Después de desmaquillarse, Shen Mumu sacó de un cajón un pequeño cocedor de huevos de baja potencia para dormitorios, añadió un poco de agua y puso dos huevos.

Esa noche solo había cenado una ensalada de verduras, una ingesta de proteínas muy insuficiente.

Aunque no tenía apetito, se obligó a sí misma a complementar la nutrición necesaria.

Mientras esperaba a que los huevos se cocieran, juntó las manos y rezó en silencio como una creyente devota: «Dios de la piel, por favor, haz que mi piel se cure rápido, déjame volver a mi estado original, te lo ruego…».

…

Mientras tanto, en el salón de Foshan Jingyuan.

Wu Wei no había ido a «recoger a su novia», como le había dicho despreocupadamente a Shen Mumu.

Sun Yi le había enviado un mensaje antes diciendo que el laboratorio tenía datos importantes que procesar esa noche y que probablemente no volvería hasta cerca de la medianoche.

Se puso ropa cómoda de casa y apenas se había acomodado en el sofá cuando su teléfono empezó a vibrar con impaciencia.

Era una videollamada de Han Kexin.

Wu Wei contestó, y un rostro joven, radiante y encantador apareció de inmediato en la pantalla.

Han Kexin llevaba los auriculares inalámbricos que él le había comprado; en el momento en que lo vio, sus ojos se curvaron como lunas crecientes, su voz llena de un anhelo y una emoción indisimulados.

—¡Hermano!

¡Te echo tanto de menos!

Wu Wei miró su adorable rostro en la pantalla y le tomó el pelo.

—¿Dónde me echas de menos?

Han Kexin parpadeó sus grandes ojos, con aire inocente.

—¡Te echo de menos en mi corazón!

¡Te echo muchísimo de menos!

—¿Ah?

¿Solo en el corazón?

Wu Wei bajó la voz, en tono pícaro.

—¿En ningún otro sitio…

me echas de menos?

El rostro de Han Kexin se sonrojó a una velocidad visible a simple vista, su mirada vaciló y su voz fue tan suave como el zumbido de un mosquito.

—…también, también te echo de menos.

—Entonces, enséñamelo.

Wu Wei habló muy directamente.

—Déjame ver si mientes.

—¿Ah?

Han Kexin se sobresaltó y bajó la voz.

—¡No, no, Hermano, hay más gente en la habitación!

—Eso es fácil.

Wu Wei le indicó con toda naturalidad.

—Ve a la cama, tienes cortinas en la cama, ¿verdad?

—Entonces, vale.

—Entonces, vale —dijo Han Kexin, y la pantalla se agitó con algunos crujidos.

Al cabo de un rato, la pantalla se estabilizó y el fondo se convirtió en las cortinas de la cama.

Han Kexin encendió una pequeña lámpara de noche, con el rostro tan rojo como un tomate maduro, los ojos húmedos y tímidos, sin atreverse a mirar directamente a la cámara.

Pero, obediente, ajustó el ángulo de la cámara del teléfono poco a poco según las instrucciones de Wu Wei…

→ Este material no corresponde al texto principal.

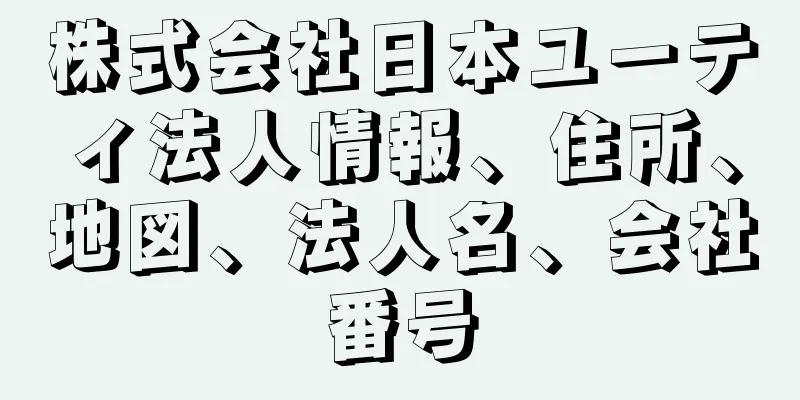 株式会社日本ユーティ法人情報、住所、地図、法人名、会社番号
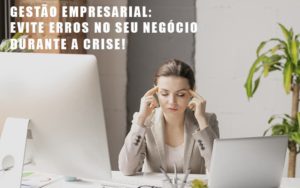 Gestao Empresarial Evite Erros No Seu Negocio Durante A Crise Notícias E Artigos Contábeis - PME Contábil - Contabilidade em São Paulo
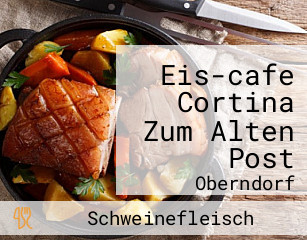 Eis-cafe Cortina Zum Alten Post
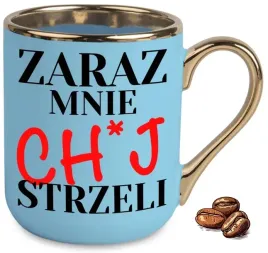 kubek-elegant-niebieski-na-smieszny-prezent-zaraz-mnie-ch-j-strzeli-wzory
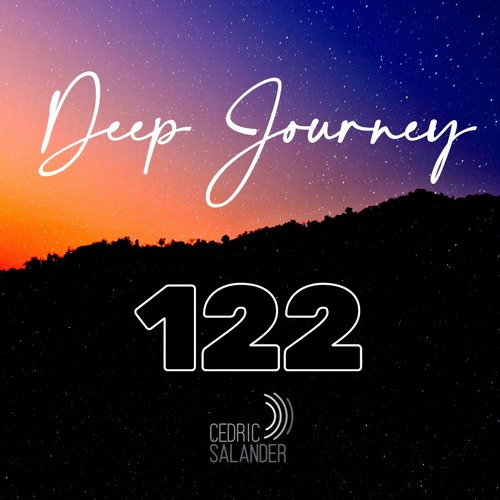 Deep Journey 122 - Mixed and Selected by Cedric Salander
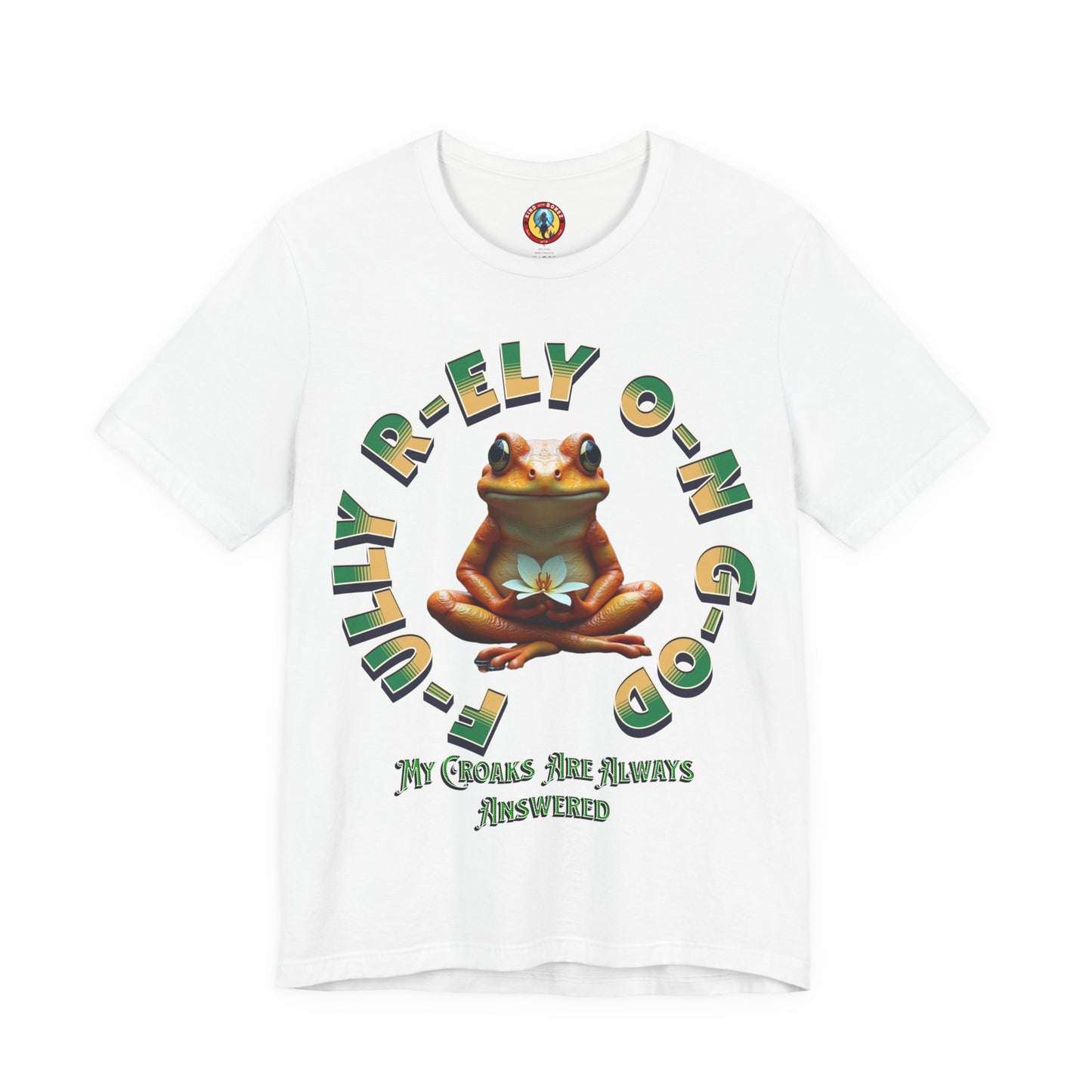 F-ully R-ely O-n G-od T-shirt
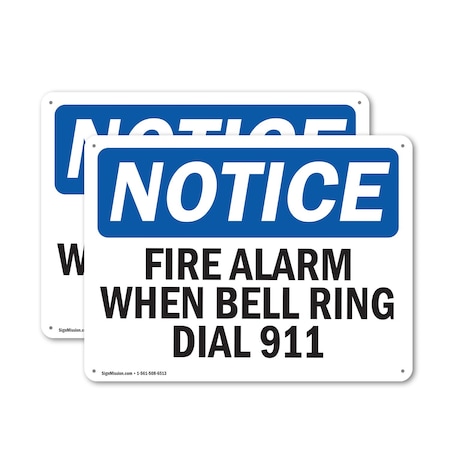 Signmission Fire Alarm When Bell Rings Dial 911 OSHA Notice Sign, Aluminum, 18in W x 12in L, 2PK OS-2PACK-NS-A-1218-L-12550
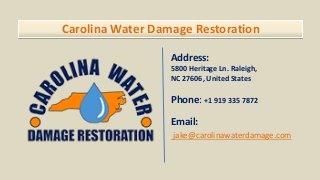 Carolina Water Damage Restoration
Address:
5800 Heritage Ln. Raleigh,
NC 27606, United States
Phone: +1 919 335 7872
Email:
jake@carolinawaterdamage.com
 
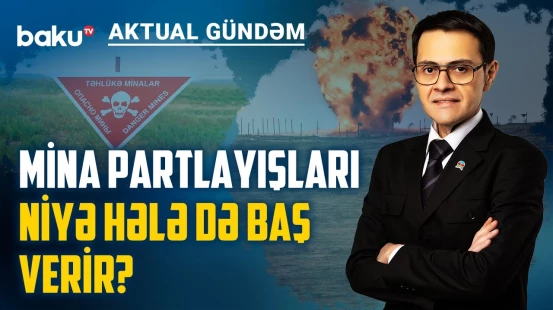 Mina təhlükəsini ciddiyə almamaq sosial vərdişə çevrilib? - AKTUAL GÜNDƏM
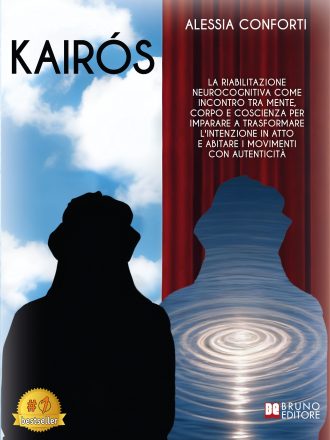 Alessia Conforti: Bestseller “Kairós”, il libro su come riattivare il dialogo tra mente e corpo grazie alla Riabilitazione Neurocognitiva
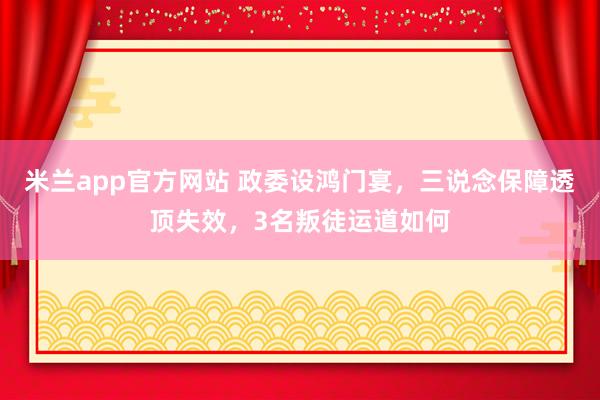 米兰app官方网站 政委设鸿门宴，三说念保障透顶失效，3名叛徒运道如何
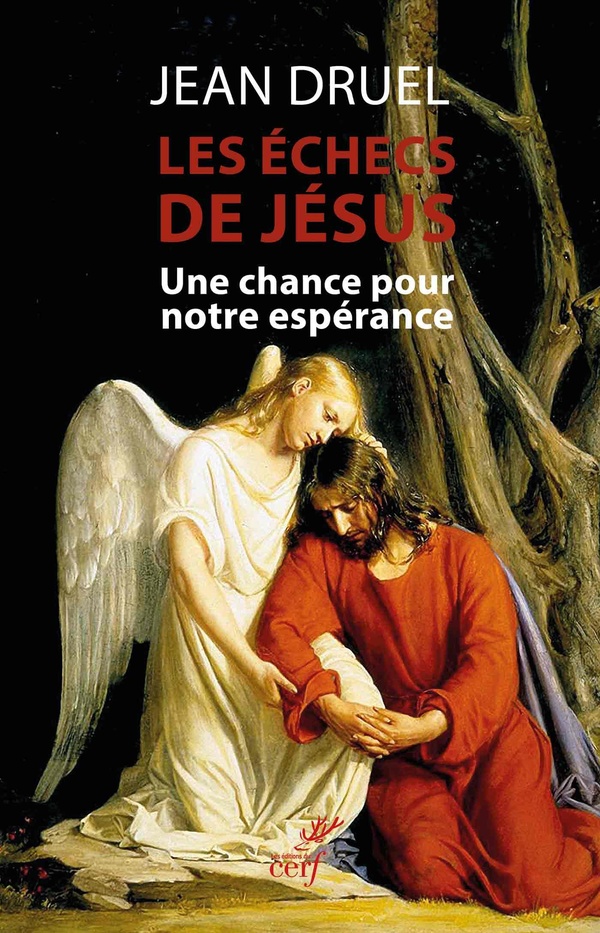 LES ECHECS DE JESUS - UNE CHANCE POUR NOTRE ESPERANCE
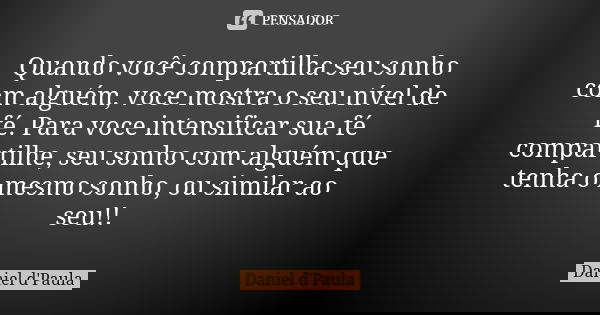 Quando você compartilha seu sonho com alguém, voce mostra o seu nível de fé. Para voce intensificar sua fé compartilhe, seu sonho com alguém que tenha o mesmo s... Frase de Daniel d'Paula.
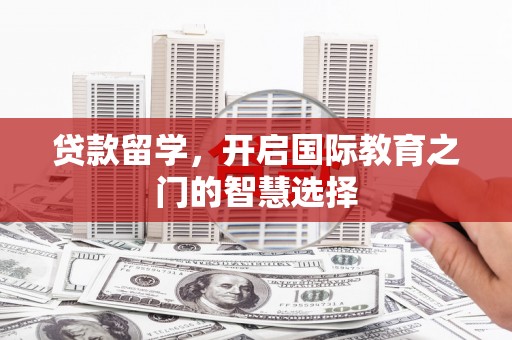 万荣贷款留学，开启国际教育之门的智慧选择
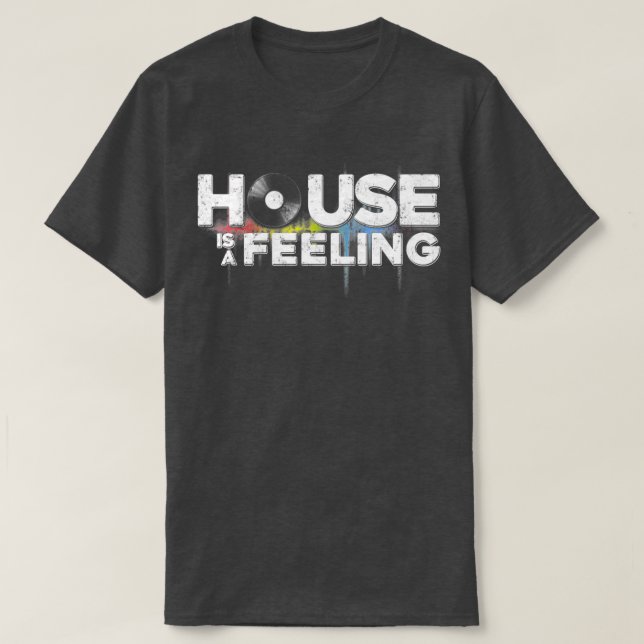 Funny Cool House Is A Feeling Music Revision Play  T-Shirt (Design vorne)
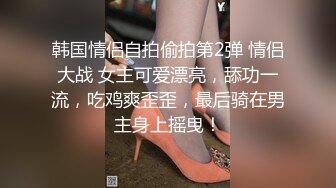 韩国情侣自拍偷拍第2弹 情侣大战 女主可爱漂亮，舔功一流，吃鸡爽歪歪，最后骑在男主身上摇曳！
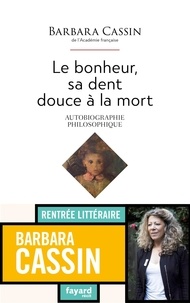 Barbara Cassin - Le bonheur, sa dent douce à la mort - Autobiographie philosophique.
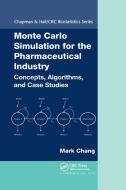 Monte Carlo Simulation for the Pharmaceutical Industry di Mark Chang edito da Taylor & Francis Ltd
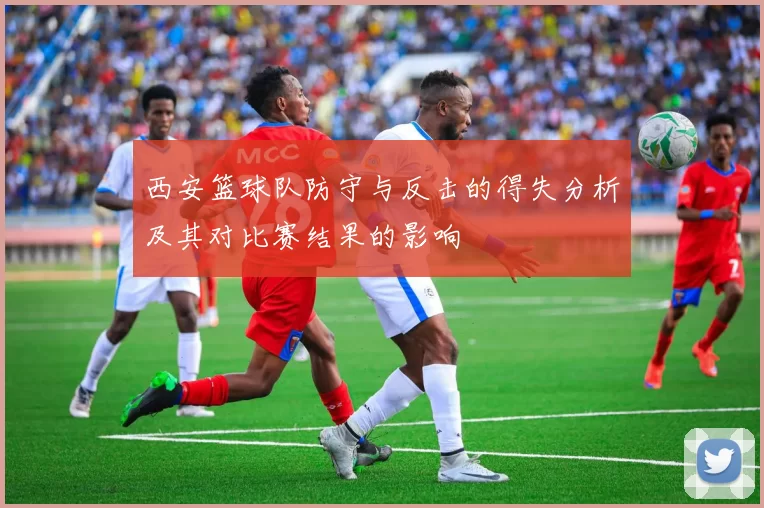 西安篮球队防守与反击的得失分析及其对比赛结果的影响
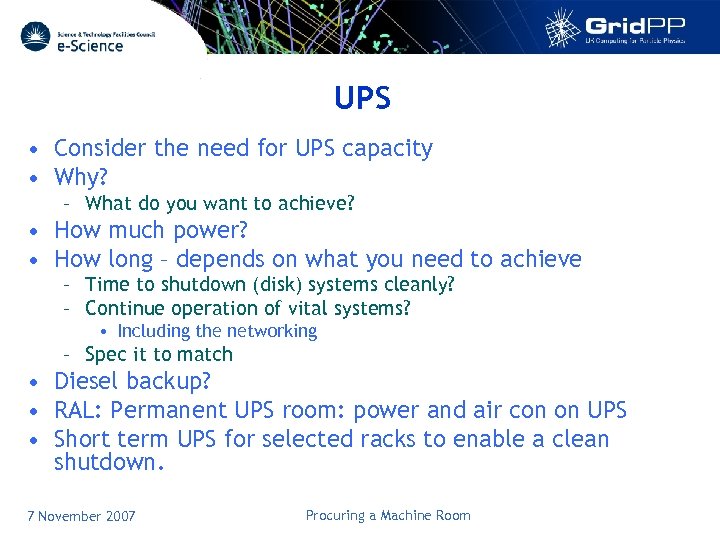 UPS • Consider the need for UPS capacity • Why? – What do you
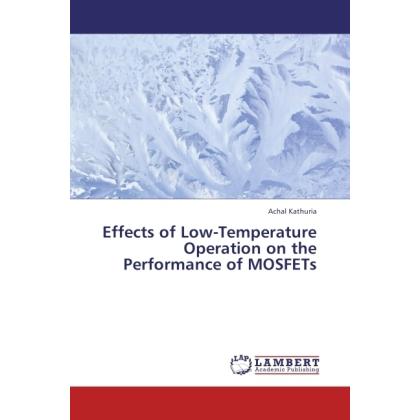 Effects of Low-Temperature Operation on the Performance of MOSFETs, Fachbücher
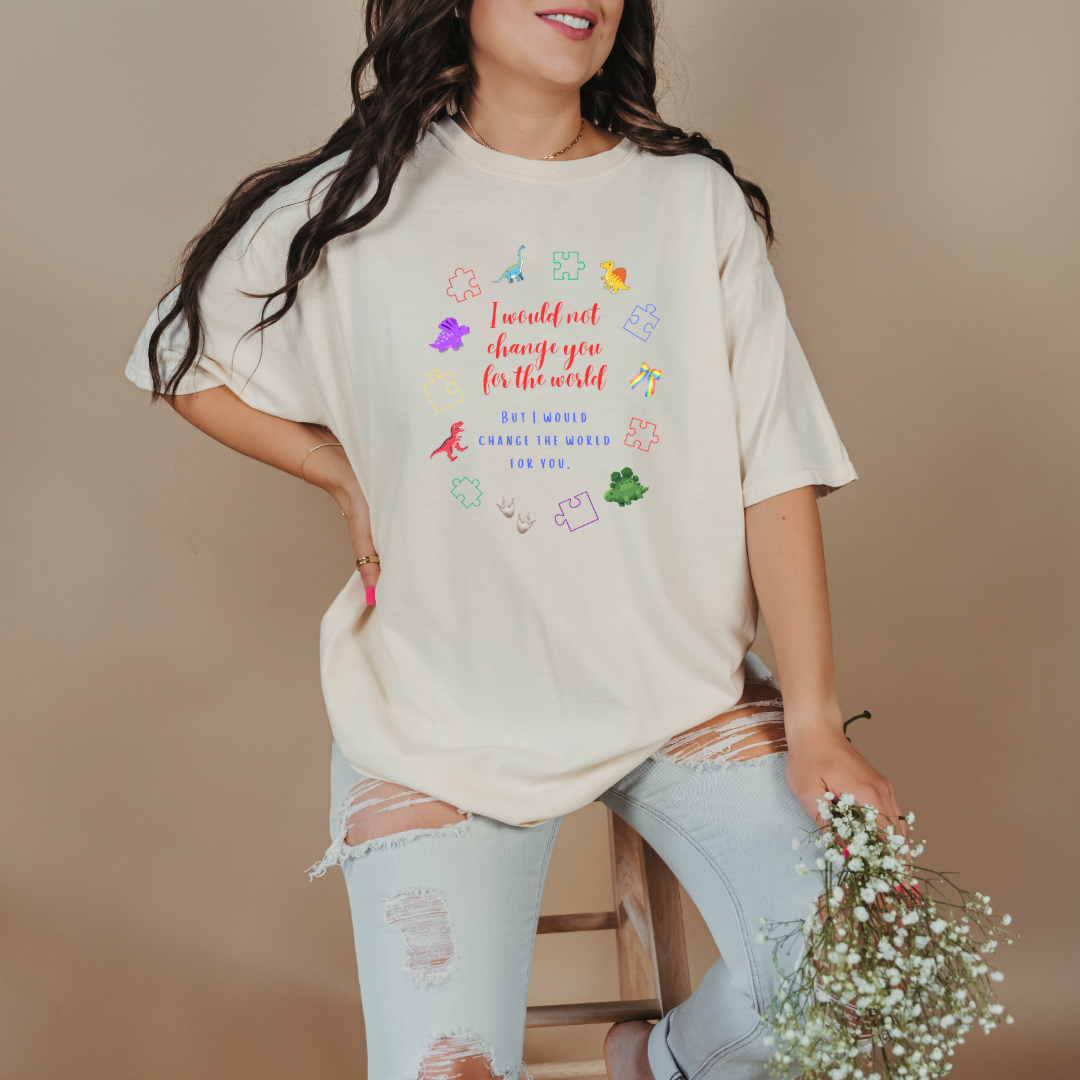 I Would Not Change You For The World Dinosaurs Graphic Tee & Crewneck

Cuando esa vista familiar y encantadora se desplegó en la pantalla, Wu Wei solo sintió una oleada de calor en el bajo vientre y se le apretó la garganta.

Las cualidades únicas de una joven, rosadas, turgentes y lustrosas, añadían un encanto especial en la pantalla ligeramente borrosa del vídeo.

—Hermano…

La voz de Han Kexin era temblorosa, suave y tierna.

—Yo…

me siento un poco incómoda…

Wu Wei respiró hondo, con la voz un poco ronca.

—No te apresures, yo te enseñaré…

así…

Mientras guiaba con palabras a la joven inexperta pero obediente al otro lado del vídeo, él también…

…

No estaba claro cuánto tiempo pasó antes de que los dos finalmente se calmaran.

El aire a ambos lados del vídeo parecía estar cargado de una intimidad tácita.